Why Alternative Cancer Treatment
It is in fact hard to find a single, common solid neoplasm [cancer] where management and expectation of cure has been markedly affected by animal research. Most human cancers differ from the artificially produced animal model....
Dr. Harrison in Clinical Oncology 1980;16:1-2
Welcome to page fourteen of Why Alternative Cancer Treatment? which continues to put the spotlight on...

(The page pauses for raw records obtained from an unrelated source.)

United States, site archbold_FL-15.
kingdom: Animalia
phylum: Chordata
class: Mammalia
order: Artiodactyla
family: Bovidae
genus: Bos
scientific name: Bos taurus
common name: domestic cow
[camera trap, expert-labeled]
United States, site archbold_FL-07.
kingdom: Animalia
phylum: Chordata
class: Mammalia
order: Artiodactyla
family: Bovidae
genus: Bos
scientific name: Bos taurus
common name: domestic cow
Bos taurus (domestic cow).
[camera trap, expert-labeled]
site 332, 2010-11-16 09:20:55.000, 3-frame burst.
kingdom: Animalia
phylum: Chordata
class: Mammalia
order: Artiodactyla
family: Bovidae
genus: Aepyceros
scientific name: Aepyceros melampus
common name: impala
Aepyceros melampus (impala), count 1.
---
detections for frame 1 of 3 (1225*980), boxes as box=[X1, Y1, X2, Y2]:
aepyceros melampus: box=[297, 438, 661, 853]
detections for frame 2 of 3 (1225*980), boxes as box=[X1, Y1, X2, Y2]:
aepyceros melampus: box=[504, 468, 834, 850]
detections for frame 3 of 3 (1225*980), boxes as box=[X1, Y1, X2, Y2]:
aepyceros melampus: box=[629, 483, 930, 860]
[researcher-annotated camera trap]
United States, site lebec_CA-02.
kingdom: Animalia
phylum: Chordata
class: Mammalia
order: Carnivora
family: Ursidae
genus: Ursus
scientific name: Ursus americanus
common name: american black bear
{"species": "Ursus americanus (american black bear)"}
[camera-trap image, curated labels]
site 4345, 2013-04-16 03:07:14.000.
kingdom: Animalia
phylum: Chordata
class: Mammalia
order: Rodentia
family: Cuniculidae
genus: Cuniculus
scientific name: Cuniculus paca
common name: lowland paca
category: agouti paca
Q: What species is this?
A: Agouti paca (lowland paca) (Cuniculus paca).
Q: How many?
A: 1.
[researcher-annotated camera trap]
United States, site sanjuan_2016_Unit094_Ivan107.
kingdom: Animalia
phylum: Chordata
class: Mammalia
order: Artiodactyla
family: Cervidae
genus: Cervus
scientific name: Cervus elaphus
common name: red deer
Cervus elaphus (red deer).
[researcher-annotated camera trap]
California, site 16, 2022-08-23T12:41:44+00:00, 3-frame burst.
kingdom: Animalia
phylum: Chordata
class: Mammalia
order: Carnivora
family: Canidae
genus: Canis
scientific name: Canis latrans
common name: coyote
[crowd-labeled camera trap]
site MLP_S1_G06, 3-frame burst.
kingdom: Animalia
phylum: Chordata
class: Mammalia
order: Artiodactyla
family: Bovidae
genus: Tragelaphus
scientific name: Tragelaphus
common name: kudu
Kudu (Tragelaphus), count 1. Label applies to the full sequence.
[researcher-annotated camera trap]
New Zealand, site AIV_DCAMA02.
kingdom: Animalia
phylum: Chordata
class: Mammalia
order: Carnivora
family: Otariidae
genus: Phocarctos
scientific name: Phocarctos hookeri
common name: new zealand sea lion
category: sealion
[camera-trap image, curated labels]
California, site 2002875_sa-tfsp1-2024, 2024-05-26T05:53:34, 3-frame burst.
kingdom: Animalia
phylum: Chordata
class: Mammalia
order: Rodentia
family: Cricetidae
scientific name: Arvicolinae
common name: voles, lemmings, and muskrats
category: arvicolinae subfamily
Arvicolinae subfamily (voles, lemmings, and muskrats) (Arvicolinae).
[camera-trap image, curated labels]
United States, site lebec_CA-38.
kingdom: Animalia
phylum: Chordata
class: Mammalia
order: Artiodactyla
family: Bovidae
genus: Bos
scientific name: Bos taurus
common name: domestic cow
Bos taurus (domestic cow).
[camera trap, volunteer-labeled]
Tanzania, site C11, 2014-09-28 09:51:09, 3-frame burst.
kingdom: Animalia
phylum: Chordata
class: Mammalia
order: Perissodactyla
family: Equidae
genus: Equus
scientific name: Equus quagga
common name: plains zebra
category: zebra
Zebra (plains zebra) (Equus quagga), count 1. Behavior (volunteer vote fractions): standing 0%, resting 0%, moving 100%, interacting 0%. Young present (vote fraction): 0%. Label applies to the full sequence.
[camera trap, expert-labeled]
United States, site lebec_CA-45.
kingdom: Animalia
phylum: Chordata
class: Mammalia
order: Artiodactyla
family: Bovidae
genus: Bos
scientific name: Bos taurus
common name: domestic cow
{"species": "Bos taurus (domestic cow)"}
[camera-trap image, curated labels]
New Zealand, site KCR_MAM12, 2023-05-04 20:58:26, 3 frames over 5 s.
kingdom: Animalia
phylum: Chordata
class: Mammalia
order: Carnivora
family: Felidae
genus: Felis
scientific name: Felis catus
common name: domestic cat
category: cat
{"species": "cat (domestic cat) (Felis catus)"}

Contemporary Animal Experimentation
excerpted from A Critical Look at Animal Experimentation published by © Medical Research Modernization Committee, 2002. Part 1.Increasing numbers of scientists and clinicians are challenging animal experimentation on medical and scientific grounds.1-3 Considerable evidence demonstrates that animal experimentation is inefficient and unreliable, while newly developed methodologies are more valid and less expensive than animal studies.
A. Selected Diseases
1. Cancer
In 1971 the National Cancer Act initiated a "War on Cancer" that many sponsors predicted would cure cancer by 1976. Instead, this multibillion dollar research program has proven to be a failure. The age-adjusted total cancer mortality rate climbed steadily for decades31,32 until the early 1990s, when this rate started to fall slowly, due largely to reduced smoking.33
In order to encourage continued support for cancer research — now exceeding two billion dollars annually — researchers and administrators have misled the public. In 1987, the U.S. General Accounting Office (GAO) found that the statistics of the National Cancer Institute (NCI) "artificially inflate the amount of 'true' progress," concluding that even simple five-year survival statistics were misused.34
For one thing, the NCI termed five-year survival a "cure" even if the patient died of the cancer after the five-year period. Also, by ignoring well known statistical biases, the NCI falsely suggested advances had been made in the therapy of certain cancers.34 Commenting on the research program's discouraging results, epidemiologist John Bailar III has stated, "The more promising areas are in cancer prevention."31
Why hasn't progress against cancer been commensurate with the effort (and money) invested? One explanation is the unwarranted preoccupation with animal research. Crucial genetic,35 molecular,36 immunologic,37 and cellular38 differences between humans and other animals have prevented animal models from serving as effective means by which to seek a cancer cure.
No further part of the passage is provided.